Michael J. Carey


Professor (on leave)
Computer Sciences Department
University of Wisconsin-Madison
1210 West Dayton Street
Madison, WI 53706

Research Staff Member
IBM Almaden Research Center
650 Harry Road, K55-B1
San Jose, CA 95120-6099
Phone: (408) 927-1732
Primary Fax: (408) 927-4304
Alternate Fax: (408) 927-3215
E-mail: carey@almaden.ibm.com

carey@cs.wisc.edu

Research Interests

Database management systems, parallel and distributed computing, applied performance evaluation.
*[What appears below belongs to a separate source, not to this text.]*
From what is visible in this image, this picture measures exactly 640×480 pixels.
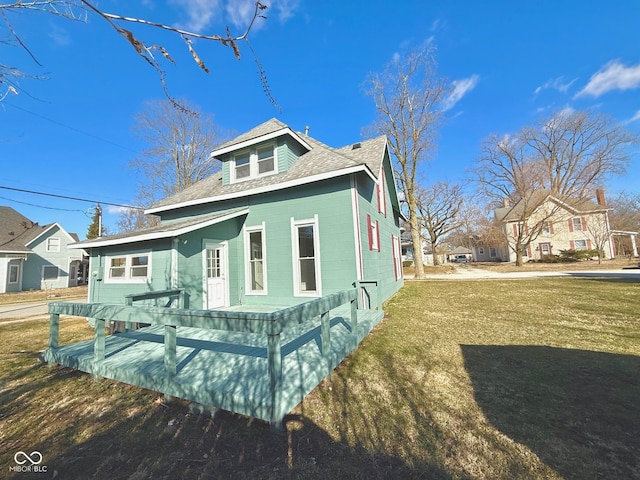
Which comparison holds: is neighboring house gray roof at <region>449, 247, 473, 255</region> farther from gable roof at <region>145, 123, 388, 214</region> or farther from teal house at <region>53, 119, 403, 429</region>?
gable roof at <region>145, 123, 388, 214</region>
My research interests lie in two main areas: database system performance and next-generation database systems. In the performance area, topics of current interest include performance tradeoffs and techniques for object-oriented database systems, design and evaluation of algorithms related to transaction processing, and scheduling of complex multi-user database workloads based on user-specified performance goals. In the next-generation database system area, I have been involved in the EXODUS extensible DBMS project; I am now involved in SHORE, a project aimed at developing a scalable repository for the storage and sharing of persistent objects in a heterogeneous environment. The goal of the SHORE effort, which is building upon experience from the EXODUS project, is to meet the object management needs of (and to replace the use of Unix files in) applications such as CAD/CAM and CASE.

Most recently, I have moved from academia to industry. After twelve great years as a part of what's become the best academic database systems research group in the known universe, the time has come for me to tackle some new and different challenges. I am now working at the IBM Almaden Research Center (the source of a number of of the papers that I've been teaching to my students for the past twelve years). My IBM work will be related to objects and databases, with a significant fraction of my time being spent on a relatively new project there called Garlic. Garlic is an effort to build a heterogeneous multimedia information system that allows data living in a variety of repositories to be queried and manipulated as though it resided in one, homogeneous, object database. I spent 1993-94 on sabbatical at IBM working on Garlic, continued to work on it in Madison in 1994-95 (focusing, with a graduate student, on a query/browser front-end tool called PESTO), and am once again working on the Garlic project "on location" at IBM Almaden.